#### Page extract:

Yesterday afternoon, I attended the inaugural event for Death Cafe here in Bloomington. Meeting in Room 2B of the Public Library, we laughed at the reference, “to be,” when what we were coming to talk about was “not to be.” Or not? What’s beyond death? Opinions, it turns out, are all over the map.
Myself? I felt exuberant, just walking into that room, knowing that whoever I found there would be a kindred spirit. Just by our presence, we are each signalling that we are at some point in the long developmental process leading out of denial of this culture’s most powerful taboo: DEATH.
The idea is, have coffee, tea, and sweets available — and a donation basket (which quickly filled). No agenda. Just go around the circle, saying whatever we are impulsed to say in that moment about death, dying, our fears, hopes, cares, deaths we have witnessed, those we regret not being present for, various distinctions between “good deaths” and all the others, usually hospital-based. How we’ve forgotten how to die, and so how to truly live! How we’ve lost touch with the cycle of living and dying. How both birth and death used to be part of the family, people came in and they went out inside the home. That both birth and death were natural, part of nature.
There were 25 of us present at this first meeting, most, like me, in the generation that used to be called hippy, and are now growing old. A few very unusual young ones as well. Two people confessed that they almost didn’t come to the meeting, they are so afraid of dying. One of these said she came “to gather information,” and then abruptly shut up. One of the grey-haired men (whom I saw on his bicycle right before) said he’d heard that the best thing to do was to lie in bed with the person who is passing. He said he did that, with his mother, by sitting next to her bed and putting his head on the pillow, facing her.
Several folks talked about awful, prolonged, agonizing deaths that they never want to have to witness again, and that’s what brought them to the meeting. Two people who work with green funerals and burial plots were present as well (there’s actually a new one set up in one section of an old cemetery in Bloomington!).

#### Work instruction 1:
Write out the Death Cafe post from "There were 25" to "pillow, facing her.".
#### Work instruction 2:
In the Death Cafe post, where did the first meeting take place?
The entries that come next are material separate from the Death Cafe post.

#### Supplied data:
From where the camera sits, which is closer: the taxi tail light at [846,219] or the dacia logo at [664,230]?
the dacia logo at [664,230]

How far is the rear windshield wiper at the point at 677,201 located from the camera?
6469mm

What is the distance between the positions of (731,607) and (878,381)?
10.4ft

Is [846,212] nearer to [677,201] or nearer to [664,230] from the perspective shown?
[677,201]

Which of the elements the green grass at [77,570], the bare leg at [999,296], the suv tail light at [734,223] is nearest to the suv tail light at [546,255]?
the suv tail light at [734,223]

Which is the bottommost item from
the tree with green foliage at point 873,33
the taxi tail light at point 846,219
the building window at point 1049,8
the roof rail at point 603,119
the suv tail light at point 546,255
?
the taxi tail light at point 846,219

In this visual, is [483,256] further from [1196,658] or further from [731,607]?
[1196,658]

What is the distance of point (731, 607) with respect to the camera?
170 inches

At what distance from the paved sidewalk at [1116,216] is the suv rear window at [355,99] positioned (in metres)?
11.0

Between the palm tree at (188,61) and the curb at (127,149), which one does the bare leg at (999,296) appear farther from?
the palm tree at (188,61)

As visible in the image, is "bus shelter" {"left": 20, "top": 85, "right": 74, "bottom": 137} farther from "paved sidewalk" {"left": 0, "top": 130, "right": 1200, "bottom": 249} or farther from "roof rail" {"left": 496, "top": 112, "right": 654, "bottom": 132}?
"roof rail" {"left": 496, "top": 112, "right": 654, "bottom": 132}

#### Response box 1:
There were 25 of us present at this first meeting, most, like me, in the generation that used to be called hippy, and are now growing old. A few very unusual young ones as well. Two people confessed that they almost didn’t come to the meeting, they are so afraid of dying. One of these said she came “to gather information,” and then abruptly shut up. One of the grey-haired men (whom I saw on his bicycle right before) said he’d heard that the best thing to do was to lie in bed with the person who is passing. He said he did that, with his mother, by sitting next to her bed and putting his head on the pillow, facing her.

#### Response box 2:
Room 2B of the Public Library in Bloomington.